Something that we regularly have issues with is school drop-off. Some days, you’ll get there and the teachers have just opened the door – days like these tend to be easier, because then J will see the teachers and his classmates rushing in and he’ll grab his stuff and say goodbye and charge off eagerly to be with his friends. Some days, it’ll be a few minutes before the door opens and in those few minutes J gets bored with waiting, and distracted. I try to keep hold of him as I know that once he runs off and starts playing I won’t be able to call him back easily – it’ll take me ages calling him, trying to catch him, before I manage to get him and take him to the ramp that leads up to the door. Other days he’ll grab onto my leg when the door opens and refuse to let go – he’ll get upset about leaving me, says things like he wants to stay at home with me to make sure I’m OK.
Twice this week, I’ve had the running away experience. Earlier this week when he did it, I’d been holding his hand right til the last minute, and let go of him only to usher him up the ramp, and he turned round, dropped his things, and ran off in the opposite direction. As I stood there feeling deflated and wondering why he did these things, a young girl ran over to me and said, “Don’t worry, I’ll get him,” She then wandered over to him casually, held out her hand and said, “Come on J, walk in with me.” He stopped what he was doing and looked at her. I was stood there in disbelief, and he rushed over to her and grabbed her hand, and the pair of them walked over to me. She gathered his things from where he’d abandoned them in a pile at my feet, and handed them to him, took hold of his hand again and they walked in together.

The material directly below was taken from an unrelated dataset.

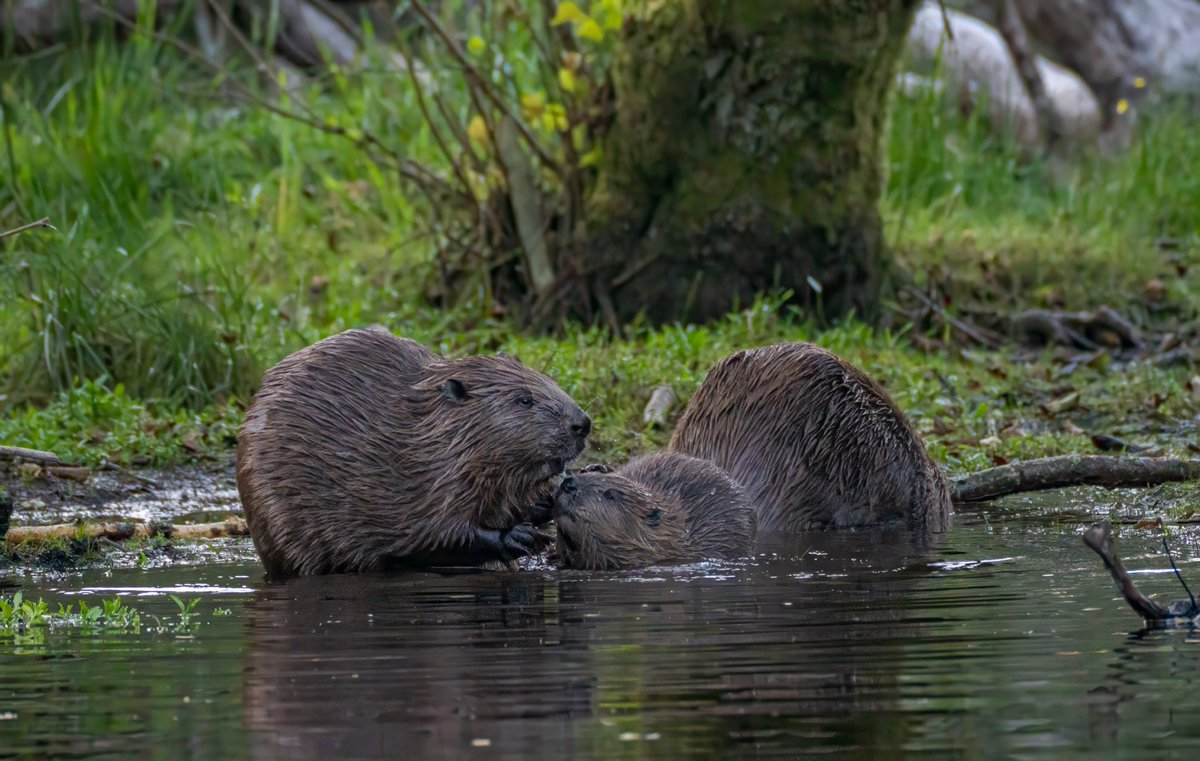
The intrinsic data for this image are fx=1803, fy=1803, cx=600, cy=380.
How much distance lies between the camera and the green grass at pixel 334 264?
7312mm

This morning, it seemed we were waiting forever for the door to open and to start with, J was perfectly happy to stay close to me and run around me and one of his classmates mums, with his classmate, chasing one another. Then the door opened and his classmate ran off up the ramp without hesitation – J shot off in the opposite direction. I’d called him and waved at him to come back, but he was off to the play equipment (which he knows he’s not meant to play on) I followed him over there, with my strict mummy voice on, and told him to get off the equipment and hurry up into the school. At first he refused, then he came down the slide and ran toward the ramp as if he was going to go in without further issue – then he changed his mind again, ran past the end of the ramp and carried on playing. Just as I was standing there wondering what to do for the best, the same young girl came over to me and said, “Don’t worry, I’ll get him” for the second time this week, and she calmly walked over to him and held out her hand again. Once more she took him up the ramp and into the school. I made sure this time that I spoke with the teacher on the door, to tell her how impressed I was with this girl, because of her helpfulness and the fact that she is so willing to give me a hand getting J into school.
I was told that the same girl often keeps an eye on him in the playground, and despite the fact he’s younger than she is, she’ll let him play with her and her friends, and she’ll often help the teachers at the end of breaktime getting him back into school (it’s not just me who has issues with it then!)
It’s part of what I like about J’s school. It’s called a family school, and I wondered why that was to begin with, but they do have a strong family ethic of looking after one another. Older kids will play with younger kids, with understanding for the difference in their ages and compassion if the younger ones get injured in the playground (they escort younger ones to the first aid room) The older kids who do well are made into monitors who then spend an afternoon or two each week assisting in other classrooms – J has developed a bit of a thing for a year six girl who comes into his class on a Friday to sharpen the colouring pencils and who sits and does some reading and drawing with a couple of the children (normally including J!) The teacher on the door in the mornings isn’t a teacher who teaches J’s class - yet she knows his name and has done for some time. She’ll call him in the mornings when she sees him hurrying toward the ramp, he knows her and chats to her about his interests and what has happened and how he’s feeling. Today she was chatting to me about our plans for half term; she was saying to me that she’s found stickers work well for getting J into school after break time. It’s definitely motivation that works for J – since doing the sticker diary at home in the evenings he’s trying really hard to earn as many stickers as possible.
I don’t know anything about this girl apart from the fact that she doesn’t bat an eyelid at J throwing a wobbly and she remains calm and offers her hand for him to take when he’s not feeling co-operative. The kindness of strangers doesn’t have to be anything massive, but twice this week the same young girl has shown me how much of an effect a simple act of kindness has.